Over the past 20 years, the vast majority of America’s ASM and API supply chain has been outsourced to foreign countries. Bovine heparin produced here will initially supplement the small amount (less than 20%) of domestically produced crude porcine heparin. It would replace, however, China imports.
Without adding bovine sourced heparin to the domestic mix, America will remain dependent on Chinese crude porcine heparin and India’s Injectable Porcine Heparin (made from Chinese crude porcine heparin). That poses a significant supply chain risk, and a meaningful risk to public health, especially if critical drugs become a bargaining chip in foreign policy matters or — in worst case scenarios — API gets used as a sort of weapon by adulterating it with deadly pathogens.
Due to the recent animal health crisis among China’s pig farmers, projections are that China will be short a whopping 500 million pigs, enough to produce over 80 metric tons of heparin. It takes somewhere between 6,000 and 8,000 pigs to produce just one kilogram of heparin. But it takes only 10 bovines to produce the same amount. This difference in the number of animals needed to produce heparin will help manufacturers comply with the traceability required by the FDA to ensure a faster response in case of pandemic outbreaks. The FDA has not been able to solve the American deaths caused by the Chinese adulterated heparin in 2008. Traceability and cooperation by the Chinese government are cited as the reason for being unable to close the case.

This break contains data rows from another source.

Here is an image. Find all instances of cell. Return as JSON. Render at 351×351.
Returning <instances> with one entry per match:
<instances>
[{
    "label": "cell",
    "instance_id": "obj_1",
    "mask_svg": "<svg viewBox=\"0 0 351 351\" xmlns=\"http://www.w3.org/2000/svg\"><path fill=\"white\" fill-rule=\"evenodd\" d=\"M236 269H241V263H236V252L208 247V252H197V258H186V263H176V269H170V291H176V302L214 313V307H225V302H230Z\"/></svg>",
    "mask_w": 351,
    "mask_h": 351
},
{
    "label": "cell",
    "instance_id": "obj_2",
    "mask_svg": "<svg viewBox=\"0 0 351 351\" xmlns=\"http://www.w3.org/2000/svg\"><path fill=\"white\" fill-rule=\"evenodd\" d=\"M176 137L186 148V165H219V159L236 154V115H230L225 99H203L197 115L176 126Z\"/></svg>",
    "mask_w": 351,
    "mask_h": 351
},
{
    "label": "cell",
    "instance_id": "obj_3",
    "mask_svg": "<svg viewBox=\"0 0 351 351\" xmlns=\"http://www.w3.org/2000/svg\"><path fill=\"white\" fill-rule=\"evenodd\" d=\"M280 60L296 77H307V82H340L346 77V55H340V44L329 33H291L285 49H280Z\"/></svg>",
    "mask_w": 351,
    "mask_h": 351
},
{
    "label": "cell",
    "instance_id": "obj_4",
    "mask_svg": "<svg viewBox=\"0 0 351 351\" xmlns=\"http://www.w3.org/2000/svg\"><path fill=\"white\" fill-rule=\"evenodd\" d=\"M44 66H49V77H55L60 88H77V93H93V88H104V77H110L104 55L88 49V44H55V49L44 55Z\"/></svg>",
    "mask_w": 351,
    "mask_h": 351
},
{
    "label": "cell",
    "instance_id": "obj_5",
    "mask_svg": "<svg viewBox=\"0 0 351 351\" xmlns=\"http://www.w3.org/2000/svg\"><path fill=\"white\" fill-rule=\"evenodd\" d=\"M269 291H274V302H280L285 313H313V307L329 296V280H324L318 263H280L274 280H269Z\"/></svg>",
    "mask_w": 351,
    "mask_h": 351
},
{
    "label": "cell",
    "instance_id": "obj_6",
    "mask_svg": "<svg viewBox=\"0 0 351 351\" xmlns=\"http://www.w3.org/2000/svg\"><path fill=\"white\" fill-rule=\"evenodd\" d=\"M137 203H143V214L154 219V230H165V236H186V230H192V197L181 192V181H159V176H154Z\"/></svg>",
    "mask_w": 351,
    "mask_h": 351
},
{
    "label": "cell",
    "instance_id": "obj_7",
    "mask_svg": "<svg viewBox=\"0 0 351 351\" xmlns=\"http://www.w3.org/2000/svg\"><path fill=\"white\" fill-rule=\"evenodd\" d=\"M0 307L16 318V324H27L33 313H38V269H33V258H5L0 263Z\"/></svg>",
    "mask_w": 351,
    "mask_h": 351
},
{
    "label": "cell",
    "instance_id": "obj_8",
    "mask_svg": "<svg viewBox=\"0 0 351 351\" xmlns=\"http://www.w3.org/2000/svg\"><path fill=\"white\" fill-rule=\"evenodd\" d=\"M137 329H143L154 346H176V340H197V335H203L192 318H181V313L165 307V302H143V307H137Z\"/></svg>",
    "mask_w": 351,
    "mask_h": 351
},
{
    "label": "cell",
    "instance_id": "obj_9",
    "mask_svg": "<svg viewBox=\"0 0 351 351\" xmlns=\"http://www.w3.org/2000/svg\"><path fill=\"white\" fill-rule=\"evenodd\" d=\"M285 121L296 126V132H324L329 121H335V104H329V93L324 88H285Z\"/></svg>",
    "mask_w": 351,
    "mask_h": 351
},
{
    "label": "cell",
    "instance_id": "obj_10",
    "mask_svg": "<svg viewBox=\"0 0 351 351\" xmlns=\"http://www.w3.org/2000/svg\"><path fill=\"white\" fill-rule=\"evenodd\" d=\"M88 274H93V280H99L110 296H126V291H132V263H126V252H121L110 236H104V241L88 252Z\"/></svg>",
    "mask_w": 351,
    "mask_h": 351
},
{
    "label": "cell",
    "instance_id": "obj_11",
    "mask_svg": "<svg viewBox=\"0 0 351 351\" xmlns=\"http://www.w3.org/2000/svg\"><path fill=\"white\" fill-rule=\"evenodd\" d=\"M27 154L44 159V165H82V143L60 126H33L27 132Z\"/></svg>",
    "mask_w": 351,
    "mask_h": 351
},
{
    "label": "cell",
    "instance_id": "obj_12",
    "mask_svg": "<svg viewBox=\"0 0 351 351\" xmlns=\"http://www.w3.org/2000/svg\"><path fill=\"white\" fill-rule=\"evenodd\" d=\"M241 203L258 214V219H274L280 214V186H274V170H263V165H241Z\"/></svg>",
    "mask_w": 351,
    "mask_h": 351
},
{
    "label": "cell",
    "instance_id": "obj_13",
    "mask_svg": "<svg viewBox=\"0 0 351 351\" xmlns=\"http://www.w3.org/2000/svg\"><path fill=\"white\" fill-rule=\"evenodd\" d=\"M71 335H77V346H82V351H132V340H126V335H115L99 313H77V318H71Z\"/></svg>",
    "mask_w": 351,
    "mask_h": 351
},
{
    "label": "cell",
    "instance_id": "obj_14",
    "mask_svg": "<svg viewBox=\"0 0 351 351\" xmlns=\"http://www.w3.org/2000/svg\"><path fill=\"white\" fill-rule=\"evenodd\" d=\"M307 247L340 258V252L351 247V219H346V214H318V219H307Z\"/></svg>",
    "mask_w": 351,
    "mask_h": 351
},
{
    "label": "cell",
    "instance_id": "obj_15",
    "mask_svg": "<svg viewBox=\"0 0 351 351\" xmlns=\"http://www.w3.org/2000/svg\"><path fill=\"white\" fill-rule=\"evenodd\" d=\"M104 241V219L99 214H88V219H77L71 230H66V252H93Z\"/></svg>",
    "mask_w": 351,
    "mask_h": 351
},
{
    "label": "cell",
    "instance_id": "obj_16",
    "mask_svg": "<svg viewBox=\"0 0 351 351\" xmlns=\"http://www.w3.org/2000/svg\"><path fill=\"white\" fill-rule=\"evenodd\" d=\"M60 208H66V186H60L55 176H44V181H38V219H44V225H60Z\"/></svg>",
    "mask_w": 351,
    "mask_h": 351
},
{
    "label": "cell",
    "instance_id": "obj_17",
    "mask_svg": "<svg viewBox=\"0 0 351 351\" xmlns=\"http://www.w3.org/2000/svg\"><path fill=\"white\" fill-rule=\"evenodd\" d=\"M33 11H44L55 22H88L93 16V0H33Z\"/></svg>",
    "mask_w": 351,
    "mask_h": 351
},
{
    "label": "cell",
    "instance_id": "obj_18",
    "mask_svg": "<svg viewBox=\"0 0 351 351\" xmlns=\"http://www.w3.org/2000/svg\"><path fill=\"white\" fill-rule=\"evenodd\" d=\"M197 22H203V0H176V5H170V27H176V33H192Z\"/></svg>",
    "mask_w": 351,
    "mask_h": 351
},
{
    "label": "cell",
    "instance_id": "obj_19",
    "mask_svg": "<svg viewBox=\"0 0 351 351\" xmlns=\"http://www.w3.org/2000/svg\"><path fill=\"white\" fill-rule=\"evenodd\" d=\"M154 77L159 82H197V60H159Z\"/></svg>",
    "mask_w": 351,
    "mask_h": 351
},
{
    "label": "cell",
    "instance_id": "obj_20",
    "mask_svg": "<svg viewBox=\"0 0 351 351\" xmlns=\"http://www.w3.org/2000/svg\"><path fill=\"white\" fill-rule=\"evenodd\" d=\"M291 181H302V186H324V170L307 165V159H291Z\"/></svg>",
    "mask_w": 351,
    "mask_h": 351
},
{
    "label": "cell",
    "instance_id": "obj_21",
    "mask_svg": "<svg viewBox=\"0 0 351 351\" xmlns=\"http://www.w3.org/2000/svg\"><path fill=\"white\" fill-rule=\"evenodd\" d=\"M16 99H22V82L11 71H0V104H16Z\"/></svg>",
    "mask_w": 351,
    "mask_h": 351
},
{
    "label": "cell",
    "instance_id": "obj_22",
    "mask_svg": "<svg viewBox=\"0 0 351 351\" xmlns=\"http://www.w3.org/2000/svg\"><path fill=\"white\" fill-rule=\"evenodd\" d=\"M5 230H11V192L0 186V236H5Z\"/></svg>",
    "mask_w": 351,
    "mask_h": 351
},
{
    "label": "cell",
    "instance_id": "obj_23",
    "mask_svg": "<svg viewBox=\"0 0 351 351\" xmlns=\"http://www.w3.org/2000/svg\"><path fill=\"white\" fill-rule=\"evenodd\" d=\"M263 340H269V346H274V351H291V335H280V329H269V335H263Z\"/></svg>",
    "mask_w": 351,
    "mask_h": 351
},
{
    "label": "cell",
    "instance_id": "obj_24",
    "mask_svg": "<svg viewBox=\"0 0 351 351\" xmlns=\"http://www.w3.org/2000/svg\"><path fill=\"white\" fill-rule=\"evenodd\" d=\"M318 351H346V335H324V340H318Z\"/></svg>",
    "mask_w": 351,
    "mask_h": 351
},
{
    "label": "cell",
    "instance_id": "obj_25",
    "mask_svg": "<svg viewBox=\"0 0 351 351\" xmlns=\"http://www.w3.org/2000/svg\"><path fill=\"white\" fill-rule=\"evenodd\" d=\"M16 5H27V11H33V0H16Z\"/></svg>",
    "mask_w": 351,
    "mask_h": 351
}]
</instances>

Closed herd cattle farms operate under a documented quality system. The farm and animals’ medical records and geographical history are required in order to be used for ASM. The animals are open field, grass feed, minimizing exposure to other chemicals. Bovine heparin is the safer than the ASM sourced from non-documented Chinese pig farms that come from more than 25,000 slaughter facilities in mainland China. Can we watch them all? Can we trust their quality?
An estimated 30 million Americans depend on heparin, including some 800,000 dialysis patients who use it regularly. We estimate that the US spends at least $2 billion dollars a year importing China heparin.
This is a call to Congress to get behind a movement to provide priority for traceable bovine heparin and the adoption of the closed herd quality system for all ASM used in pharmaceuticals. It’s safer, it’s local and it will provide needed support for American cattle farmers. Just as important, sourcing locally reduces, and maybe even ends, dependence on a foreign supply of critical inputs required to make critical medicine.